I thought about adding a note on the Dataset
class docs but it's very minimal so far... wdyt?
Hey thanks for reviving this @borchero .
A lot has changed since the initial discussion. There's now a 1.0
release of polars
(and the corresponding commitment to more stability) and you've since added direct Arrow support to lightgbm
's Python package.
I wonder... could we add direct, transparent support for polars
inputs in lightgbm
without adding a dependency on polars
by just doing something like this?
def _is_polars(arr) -> bool:
return "polars." in str(arr.__class__) and callable(getattr(arr, "to_arrow", None))
# ... in any method where LightGBM accepts raw data ...
if _is_polars(data):
data = data.to_arrow()
Because if we did that, then we wouldn't need to document specific methods that have to be called on polars
inputs. From users' perspective, lightgbm
just supports polars
. If, in the future, this little trick proves insufficient, we could then consider taking on an optional dependency on polars
and handle that similar to how the pandas
and datatable
dependencies are handled.
This related discussion is also worth cross-linking: https://github.com/dmlc/xgboost/issues/10554
Hi @jameslamb,
Hope it's ok for me to jump in here - I contribute to pandas and Polars, and have fixed up several issues related to the interchange protocol mentioned in https://github.com/dmlc/xgboost/issues/10452
The interchange protocol provides a standardised way of converting between dataframe libraries, but has several limitations which may affect you, so I recommend not using it:
- no support for Series input
- unsupported datatypes (e.g. Date, nested datatypes)
- unreliable implementations: using it to convert to pandas is not recommended for pandas<2.0.2, and accessing the column buffers directly isn't recommended for pandas<3.0. My biggest criticism of the project is that implementations are tied to the dataframe libraries themselves, making updates to historical versions impossible
If all you need to do is convert to pyarrow, then I'd suggest you just do
if (pl := sys.modules.get('polars', None) is not None and isinstance(data, pl.DataFrame):
data = data.to_arrow()
If instead you need to perform dataframe operations in a library-agnostic manner, then Narwhals, an extremely lightweight compatibility layer between dataframe libraries which has zero dependencies, may be of interest to you (Altair recently adopted it for this purpose, see https://github.com/vega/altair/pull/3452, as did scikit-lego)
I'd be interested to see how I could be of help here, as I'd love to see Polars support in LightGBM happen π - if it may be useful to have a longer chat about how it would work, feel free to book some time in https://calendly.com/marcogorelli
I wonder... could we add direct, transparent support for
polars
inputs inlightgbm
without adding a dependency onpolars
by just doing something like this?
@ritchie46 pointed out this discussion to me, and I wanted to highlight recent work around the Arrow PyCapsule Interface.

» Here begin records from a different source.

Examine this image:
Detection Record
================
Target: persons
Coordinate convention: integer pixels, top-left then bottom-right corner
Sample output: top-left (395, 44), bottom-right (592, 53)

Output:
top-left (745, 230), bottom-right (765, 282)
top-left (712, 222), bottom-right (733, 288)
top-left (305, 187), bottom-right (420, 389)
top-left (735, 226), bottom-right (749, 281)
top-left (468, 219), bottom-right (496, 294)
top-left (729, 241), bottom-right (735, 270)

It's a way for Python packages to exchange Arrow data safely without prior knowledge of each other. If the input object has an __arrow_c_stream__
method, then you can call it to get a PyCapsule containing an Arrow C Stream pointer. Recent versions of pyarrow have implemented this in their constructors. I recently added this protocol to Polars in https://github.com/pola-rs/polars/pull/17676 and there's progress on getting wider ecosystem support.
You can use:
import pyarrow as pa
assert hasattr(input_obj, "__arrow_c_stream__")
table = pa.table(input_obj)
# pass table into existing API
Alternatively, this also presents an opportunity to access a stream of Arrow data without materializing it in memory all at once. You can use the following to only materialize a single Arrow batch at a time:
import pyarrow as pa
assert hasattr(input_obj, "__arrow_c_stream__")
reader = pa.RecordBatchReader.from_stream(input_obj)
for arrow_chunk in reader:
# do something
If the source is itself a stream (as opposed to a "Table
" construct where multiple batches are already materialized in memory), then you can import very large Arrow data while only materializing a single batch in memory at a time.
The PyCapsule Interface could also let you remove the pyarrow dependency if you so desired.